As if the troubles ashore were not enough, the Kaimiloa now produced its third mutiny, for on July 22 the marines refused to load coal without being paid a bonus. Secretary Poor later called the vessel “a disgrace to her flag.… There was a state of continuous insubordination on the ship and utter disregard of all order and discipline. With a few exceptions the marines and white officers behaved badly, the marines continually breaking liberty by swimming ashore and disturbing the town with their drunken conduct.” In fact, impartial observers reported that, if one took into consideration the behavior of the captain, the officers and the marines, the only people aboard the Kaimiloa who behaved even reasonably decently were the reform school boys; but this was probably due to the fact that early in the visit to Samoa all the troublesome boys deserted the ship and were never heard of again.
Ambassador Bush’s cup of trouble was brimming, for he found that his underlings had spent far more money than he could supply, and Apia merchants refused to do business on credit. The Germans were becoming stronger and more arrogant, and it seemed only a matter of time until Hawaii’s friend, Malietoa, would be thrown out of power. Consequently it was a gloomy delegation that Bush led to say farewell to Chief Malietoa on the last night ashore; but the evening was made lively by Captain Jackson, who fell into a violent attack of delirium tremens.
That was enough. In disgust Ambassador Bush ordered the capta
in to take his warship back to Honolulu, and that, presumably, was the last of the Kaimiloa. Henry Poor wrote in his diary on August 8, “It was with a feeling of intense relief that I watched her disappear from sight.”
But a few days later when Bush and his party, who had borrowed and scraped up enough money to pay their steamer fares back to Honolulu, reached Pago Pago on the way home, they found the Kaimiloa snugly berthed in that majestic anchorage. The enlisted men, fearing that they might have inadequate food for the trip north if their captain got drunk again and lost the way, were bartering all the ship’s muskets for pigs, while Captain Jackson, also dubious about his own comforts on what might turn out to be a long voyage, was hocking the ship’s silverware for bananas and other food.

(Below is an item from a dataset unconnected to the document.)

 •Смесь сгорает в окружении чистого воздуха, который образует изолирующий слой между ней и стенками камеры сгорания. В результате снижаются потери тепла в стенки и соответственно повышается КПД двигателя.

In later years, when the Kaimiloa—which had once defied simultaneously the three greatest nations of the earth—was an inglorious hulk rotting on the Honolulu water front, Captain George E. Gresley Jackson turned up in various American ports. He dressed like an admiral and accorded himself that title. He was utterly contemptuous of the Hawaiians as sailors. “They were,” he snorted bitterly, “far too fond of gin.”
Thus ended Walter Murray Gibson’s boyhood dream of a South Seas empire. The recall of the Bush mission and the abandonment of “gin diplomacy” occurred just in time, for Otto von Bismarck had endured enough. Around the end of July the Iron Chancellor confided to an associate: “We should not have put up with insolence of the Hawaiians any longer; if a German squadron were at anchor before Samoa, it could sail to Hawaii, and King Kalakaua could be told that, unless he desisted from his insolent intrigues in Samoa, we should shoot his legs in two, despite his American protection.”